◆ What you should do: Arrange the data, from its first line through the line containing "62L145 66V71L149 73H161L172" inclusive, as a JSON list of strings with one string per line, leaving out blank lines.

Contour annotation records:
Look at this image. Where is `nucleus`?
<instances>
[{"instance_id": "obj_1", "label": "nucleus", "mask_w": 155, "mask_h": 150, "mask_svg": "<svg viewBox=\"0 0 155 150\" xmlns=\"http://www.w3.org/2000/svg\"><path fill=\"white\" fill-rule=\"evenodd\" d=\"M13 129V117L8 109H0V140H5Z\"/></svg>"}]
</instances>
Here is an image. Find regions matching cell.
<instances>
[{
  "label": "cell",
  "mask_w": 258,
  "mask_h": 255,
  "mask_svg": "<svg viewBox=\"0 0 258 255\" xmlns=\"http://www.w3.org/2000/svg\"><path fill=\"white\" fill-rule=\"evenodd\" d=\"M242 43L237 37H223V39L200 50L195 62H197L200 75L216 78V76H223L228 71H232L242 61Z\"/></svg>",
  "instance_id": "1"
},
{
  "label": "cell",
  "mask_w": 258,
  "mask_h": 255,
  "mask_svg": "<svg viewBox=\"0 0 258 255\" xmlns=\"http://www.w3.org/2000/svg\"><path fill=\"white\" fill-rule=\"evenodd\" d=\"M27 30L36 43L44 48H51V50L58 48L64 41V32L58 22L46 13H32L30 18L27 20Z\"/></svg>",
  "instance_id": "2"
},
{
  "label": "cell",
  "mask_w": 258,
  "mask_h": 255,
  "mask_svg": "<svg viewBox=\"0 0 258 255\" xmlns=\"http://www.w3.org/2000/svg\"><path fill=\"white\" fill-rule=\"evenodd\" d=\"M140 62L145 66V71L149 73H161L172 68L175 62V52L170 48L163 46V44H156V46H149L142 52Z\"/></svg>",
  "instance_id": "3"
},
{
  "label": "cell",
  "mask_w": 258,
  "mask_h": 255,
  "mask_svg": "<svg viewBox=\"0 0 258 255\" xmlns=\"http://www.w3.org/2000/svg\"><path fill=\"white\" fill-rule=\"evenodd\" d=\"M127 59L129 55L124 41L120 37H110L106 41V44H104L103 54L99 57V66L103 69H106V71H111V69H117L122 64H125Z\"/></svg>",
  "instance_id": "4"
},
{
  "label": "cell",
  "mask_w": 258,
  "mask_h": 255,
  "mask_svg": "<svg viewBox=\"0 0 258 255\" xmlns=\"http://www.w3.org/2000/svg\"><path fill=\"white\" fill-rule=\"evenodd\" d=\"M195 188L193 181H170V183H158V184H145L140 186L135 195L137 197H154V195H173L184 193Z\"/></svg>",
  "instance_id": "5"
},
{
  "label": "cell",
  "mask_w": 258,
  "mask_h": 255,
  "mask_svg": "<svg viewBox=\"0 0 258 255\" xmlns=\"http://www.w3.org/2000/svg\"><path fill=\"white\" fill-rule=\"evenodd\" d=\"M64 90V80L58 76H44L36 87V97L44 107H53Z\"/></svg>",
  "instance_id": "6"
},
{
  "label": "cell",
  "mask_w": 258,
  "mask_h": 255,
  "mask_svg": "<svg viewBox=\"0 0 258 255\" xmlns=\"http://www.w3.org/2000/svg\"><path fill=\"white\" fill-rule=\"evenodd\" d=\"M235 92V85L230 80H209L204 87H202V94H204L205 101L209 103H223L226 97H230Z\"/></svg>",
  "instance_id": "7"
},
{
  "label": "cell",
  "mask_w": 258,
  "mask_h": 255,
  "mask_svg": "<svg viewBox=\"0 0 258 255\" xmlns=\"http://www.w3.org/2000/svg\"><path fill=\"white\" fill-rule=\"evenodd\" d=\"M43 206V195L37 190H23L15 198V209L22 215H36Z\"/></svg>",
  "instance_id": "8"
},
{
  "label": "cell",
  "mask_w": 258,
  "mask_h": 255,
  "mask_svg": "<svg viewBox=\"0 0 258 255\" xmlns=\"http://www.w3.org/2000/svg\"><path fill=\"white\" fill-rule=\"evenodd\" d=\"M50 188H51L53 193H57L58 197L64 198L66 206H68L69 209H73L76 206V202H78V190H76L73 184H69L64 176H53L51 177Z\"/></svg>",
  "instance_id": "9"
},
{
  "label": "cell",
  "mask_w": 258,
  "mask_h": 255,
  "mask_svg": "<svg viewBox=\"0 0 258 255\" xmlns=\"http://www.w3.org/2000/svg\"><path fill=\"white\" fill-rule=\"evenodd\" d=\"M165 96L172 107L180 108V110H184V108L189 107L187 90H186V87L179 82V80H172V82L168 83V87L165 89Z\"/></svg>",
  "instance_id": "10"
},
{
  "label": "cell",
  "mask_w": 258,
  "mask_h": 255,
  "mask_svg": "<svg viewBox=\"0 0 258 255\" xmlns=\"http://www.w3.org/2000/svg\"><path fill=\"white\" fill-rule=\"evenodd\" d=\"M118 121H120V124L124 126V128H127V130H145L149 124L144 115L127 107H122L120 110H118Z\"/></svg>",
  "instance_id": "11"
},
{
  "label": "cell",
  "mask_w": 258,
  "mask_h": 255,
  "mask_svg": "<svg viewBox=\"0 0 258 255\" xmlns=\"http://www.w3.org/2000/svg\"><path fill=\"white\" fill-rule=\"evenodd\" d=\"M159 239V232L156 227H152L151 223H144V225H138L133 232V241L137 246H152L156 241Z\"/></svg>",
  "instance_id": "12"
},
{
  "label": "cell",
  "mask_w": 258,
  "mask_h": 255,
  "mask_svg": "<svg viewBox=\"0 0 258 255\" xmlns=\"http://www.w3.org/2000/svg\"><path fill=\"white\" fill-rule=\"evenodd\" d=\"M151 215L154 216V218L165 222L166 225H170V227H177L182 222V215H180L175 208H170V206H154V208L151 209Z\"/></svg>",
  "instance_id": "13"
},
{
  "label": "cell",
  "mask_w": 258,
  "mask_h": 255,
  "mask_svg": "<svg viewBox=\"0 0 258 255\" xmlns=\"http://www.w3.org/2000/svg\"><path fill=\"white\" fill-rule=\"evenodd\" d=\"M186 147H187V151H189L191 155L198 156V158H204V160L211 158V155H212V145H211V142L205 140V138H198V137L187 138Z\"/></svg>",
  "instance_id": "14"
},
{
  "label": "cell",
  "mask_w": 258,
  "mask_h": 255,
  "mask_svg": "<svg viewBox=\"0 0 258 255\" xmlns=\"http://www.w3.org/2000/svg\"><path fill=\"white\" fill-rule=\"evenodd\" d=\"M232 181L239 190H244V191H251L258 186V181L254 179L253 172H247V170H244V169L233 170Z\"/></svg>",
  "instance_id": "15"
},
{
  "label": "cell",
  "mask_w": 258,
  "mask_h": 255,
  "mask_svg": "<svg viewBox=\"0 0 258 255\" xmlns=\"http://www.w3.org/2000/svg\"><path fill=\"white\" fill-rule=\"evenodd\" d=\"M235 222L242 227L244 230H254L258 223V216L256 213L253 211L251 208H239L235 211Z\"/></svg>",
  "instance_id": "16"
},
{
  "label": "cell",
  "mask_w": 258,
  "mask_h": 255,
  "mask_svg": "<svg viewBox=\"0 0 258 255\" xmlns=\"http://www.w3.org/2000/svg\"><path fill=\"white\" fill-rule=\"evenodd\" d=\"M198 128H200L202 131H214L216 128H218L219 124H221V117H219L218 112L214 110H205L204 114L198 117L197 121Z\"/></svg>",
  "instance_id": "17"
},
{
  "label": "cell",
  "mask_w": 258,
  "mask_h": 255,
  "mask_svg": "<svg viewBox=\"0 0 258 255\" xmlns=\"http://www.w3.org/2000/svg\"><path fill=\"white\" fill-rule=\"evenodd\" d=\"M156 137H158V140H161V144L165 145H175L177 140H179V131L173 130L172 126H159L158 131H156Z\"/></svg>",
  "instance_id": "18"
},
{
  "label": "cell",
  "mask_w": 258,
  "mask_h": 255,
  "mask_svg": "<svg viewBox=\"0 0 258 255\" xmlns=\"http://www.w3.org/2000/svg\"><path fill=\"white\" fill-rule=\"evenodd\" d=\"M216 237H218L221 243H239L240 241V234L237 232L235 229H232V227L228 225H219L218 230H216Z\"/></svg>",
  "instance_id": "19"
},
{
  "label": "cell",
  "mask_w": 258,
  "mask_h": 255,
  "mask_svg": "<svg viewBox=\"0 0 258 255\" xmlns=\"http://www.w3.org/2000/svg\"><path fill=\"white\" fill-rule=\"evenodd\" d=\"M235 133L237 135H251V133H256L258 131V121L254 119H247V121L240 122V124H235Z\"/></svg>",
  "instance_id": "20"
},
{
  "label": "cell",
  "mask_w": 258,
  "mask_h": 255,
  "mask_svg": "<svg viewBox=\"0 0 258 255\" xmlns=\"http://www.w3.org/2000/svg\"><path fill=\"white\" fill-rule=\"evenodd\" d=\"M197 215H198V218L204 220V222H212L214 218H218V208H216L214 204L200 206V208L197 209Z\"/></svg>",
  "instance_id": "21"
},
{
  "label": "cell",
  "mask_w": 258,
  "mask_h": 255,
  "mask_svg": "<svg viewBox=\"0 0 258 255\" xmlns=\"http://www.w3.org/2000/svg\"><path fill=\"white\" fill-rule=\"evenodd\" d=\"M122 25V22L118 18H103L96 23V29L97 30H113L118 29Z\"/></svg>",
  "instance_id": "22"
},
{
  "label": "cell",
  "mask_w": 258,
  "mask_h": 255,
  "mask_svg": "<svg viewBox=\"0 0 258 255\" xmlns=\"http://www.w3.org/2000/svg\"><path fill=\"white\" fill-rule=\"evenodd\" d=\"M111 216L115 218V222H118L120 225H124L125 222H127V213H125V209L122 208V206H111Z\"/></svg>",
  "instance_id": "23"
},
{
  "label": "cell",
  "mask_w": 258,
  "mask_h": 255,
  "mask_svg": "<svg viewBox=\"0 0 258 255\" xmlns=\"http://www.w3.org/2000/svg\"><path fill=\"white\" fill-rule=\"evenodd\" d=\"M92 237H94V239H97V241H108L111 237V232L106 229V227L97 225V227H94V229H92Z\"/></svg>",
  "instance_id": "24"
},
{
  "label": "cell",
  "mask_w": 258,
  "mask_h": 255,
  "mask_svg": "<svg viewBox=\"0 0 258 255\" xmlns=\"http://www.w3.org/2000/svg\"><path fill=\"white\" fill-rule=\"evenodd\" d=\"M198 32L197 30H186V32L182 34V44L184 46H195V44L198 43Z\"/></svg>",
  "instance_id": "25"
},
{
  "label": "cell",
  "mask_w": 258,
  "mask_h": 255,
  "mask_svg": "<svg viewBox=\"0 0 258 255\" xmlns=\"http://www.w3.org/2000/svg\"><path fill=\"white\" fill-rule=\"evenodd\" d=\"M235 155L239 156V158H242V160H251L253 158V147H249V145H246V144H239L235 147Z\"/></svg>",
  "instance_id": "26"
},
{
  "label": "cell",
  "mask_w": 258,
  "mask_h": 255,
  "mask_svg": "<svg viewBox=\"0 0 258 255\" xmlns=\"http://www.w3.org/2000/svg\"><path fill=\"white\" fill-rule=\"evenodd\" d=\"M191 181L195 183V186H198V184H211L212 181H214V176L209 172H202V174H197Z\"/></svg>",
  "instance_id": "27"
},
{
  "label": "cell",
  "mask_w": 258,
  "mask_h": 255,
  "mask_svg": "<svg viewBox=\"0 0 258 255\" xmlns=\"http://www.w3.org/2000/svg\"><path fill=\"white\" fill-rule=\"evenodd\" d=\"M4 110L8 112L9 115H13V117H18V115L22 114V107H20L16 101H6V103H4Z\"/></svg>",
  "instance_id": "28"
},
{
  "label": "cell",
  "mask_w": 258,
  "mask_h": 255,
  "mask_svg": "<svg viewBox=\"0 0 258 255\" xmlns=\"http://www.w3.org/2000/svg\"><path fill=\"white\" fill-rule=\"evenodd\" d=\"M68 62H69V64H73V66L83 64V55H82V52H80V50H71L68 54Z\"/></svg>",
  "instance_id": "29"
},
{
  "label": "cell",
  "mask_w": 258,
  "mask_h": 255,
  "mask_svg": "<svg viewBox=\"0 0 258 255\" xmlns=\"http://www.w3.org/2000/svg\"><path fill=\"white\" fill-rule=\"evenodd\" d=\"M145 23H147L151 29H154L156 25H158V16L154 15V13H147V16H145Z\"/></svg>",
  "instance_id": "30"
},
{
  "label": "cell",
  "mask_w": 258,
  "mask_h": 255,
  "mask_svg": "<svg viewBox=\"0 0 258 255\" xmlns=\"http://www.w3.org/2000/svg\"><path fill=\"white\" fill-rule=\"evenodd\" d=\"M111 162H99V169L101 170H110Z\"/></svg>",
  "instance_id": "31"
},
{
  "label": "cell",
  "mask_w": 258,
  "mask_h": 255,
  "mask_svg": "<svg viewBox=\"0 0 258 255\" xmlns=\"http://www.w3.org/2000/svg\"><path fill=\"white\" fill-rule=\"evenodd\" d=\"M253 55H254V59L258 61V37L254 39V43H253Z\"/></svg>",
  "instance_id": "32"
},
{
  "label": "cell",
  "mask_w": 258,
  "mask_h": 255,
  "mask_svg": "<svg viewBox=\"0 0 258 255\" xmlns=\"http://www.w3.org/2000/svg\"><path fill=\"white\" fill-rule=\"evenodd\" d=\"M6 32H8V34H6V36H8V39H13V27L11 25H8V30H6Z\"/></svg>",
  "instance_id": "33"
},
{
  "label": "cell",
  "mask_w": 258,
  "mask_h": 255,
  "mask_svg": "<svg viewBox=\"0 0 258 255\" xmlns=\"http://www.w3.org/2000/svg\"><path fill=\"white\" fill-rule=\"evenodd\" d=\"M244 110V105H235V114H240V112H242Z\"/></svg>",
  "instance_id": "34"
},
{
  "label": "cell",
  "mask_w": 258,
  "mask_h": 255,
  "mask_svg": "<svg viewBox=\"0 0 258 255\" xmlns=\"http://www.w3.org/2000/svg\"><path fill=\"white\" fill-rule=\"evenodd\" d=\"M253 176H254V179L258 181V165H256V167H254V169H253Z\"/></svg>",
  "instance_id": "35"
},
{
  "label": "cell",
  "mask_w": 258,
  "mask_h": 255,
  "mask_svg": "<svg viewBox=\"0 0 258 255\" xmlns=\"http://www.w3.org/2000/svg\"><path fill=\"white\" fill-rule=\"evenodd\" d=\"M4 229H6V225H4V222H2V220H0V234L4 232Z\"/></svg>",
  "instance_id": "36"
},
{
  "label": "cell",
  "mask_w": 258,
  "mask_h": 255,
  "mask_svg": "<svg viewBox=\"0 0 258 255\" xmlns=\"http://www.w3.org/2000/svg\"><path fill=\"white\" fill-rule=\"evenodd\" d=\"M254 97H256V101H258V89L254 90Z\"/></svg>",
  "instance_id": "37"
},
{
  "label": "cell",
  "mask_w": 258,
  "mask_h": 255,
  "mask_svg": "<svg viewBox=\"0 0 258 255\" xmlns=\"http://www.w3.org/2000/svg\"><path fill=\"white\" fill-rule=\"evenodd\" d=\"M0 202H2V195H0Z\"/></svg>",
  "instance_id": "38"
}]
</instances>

◆ Written response:
[
  "Look at this image. Where is `nucleus`?",
  "<instances>",
  "[{\"instance_id\": \"obj_1\", \"label\": \"nucleus\", \"mask_w\": 155, \"mask_h\": 150, \"mask_svg\": \"<svg viewBox=\\\"0 0 155 150\\\" xmlns=\\\"http://www.w3.org/2000/svg\\\"><path fill=\\\"white\\\" fill-rule=\\\"evenodd\\\" d=\\\"M13 129V117L8 109H0V140H5Z\\\"/></svg>\"}]",
  "</instances>",
  "Here is an image. Find regions matching cell.",
  "<instances>",
  "[{",
  "  \"label\": \"cell\",",
  "  \"mask_w\": 258,",
  "  \"mask_h\": 255,",
  "  \"mask_svg\": \"<svg viewBox=\\\"0 0 258 255\\\" xmlns=\\\"http://www.w3.org/2000/svg\\\"><path fill=\\\"white\\\" fill-rule=\\\"evenodd\\\" d=\\\"M242 43L237 37H223V39L200 50L195 62H197L200 75L216 78V76H223L228 71H232L242 61Z\\\"/></svg>\",",
  "  \"instance_id\": \"1\"",
  "},",
  "{",
  "  \"label\": \"cell\",",
  "  \"mask_w\": 258,",
  "  \"mask_h\": 255,",
  "  \"mask_svg\": \"<svg viewBox=\\\"0 0 258 255\\\" xmlns=\\\"http://www.w3.org/2000/svg\\\"><path fill=\\\"white\\\" fill-rule=\\\"evenodd\\\" d=\\\"M27 30L36 43L44 48H51V50L58 48L64 41V32L58 22L46 13H32L30 18L27 20Z\\\"/></svg>\",",
  "  \"instance_id\": \"2\"",
  "},",
  "{",
  "  \"label\": \"cell\",",
  "  \"mask_w\": 258,",
  "  \"mask_h\": 255,",
  "  \"mask_svg\": \"<svg viewBox=\\\"0 0 258 255\\\" xmlns=\\\"http://www.w3.org/2000/svg\\\"><path fill=\\\"white\\\" fill-rule=\\\"evenodd\\\" d=\\\"M140 62L145 66V71L149 73H161L172 68L175 62V52L170 48L163 46V44H156V46H149L142 52Z\\\"/></svg>\","
]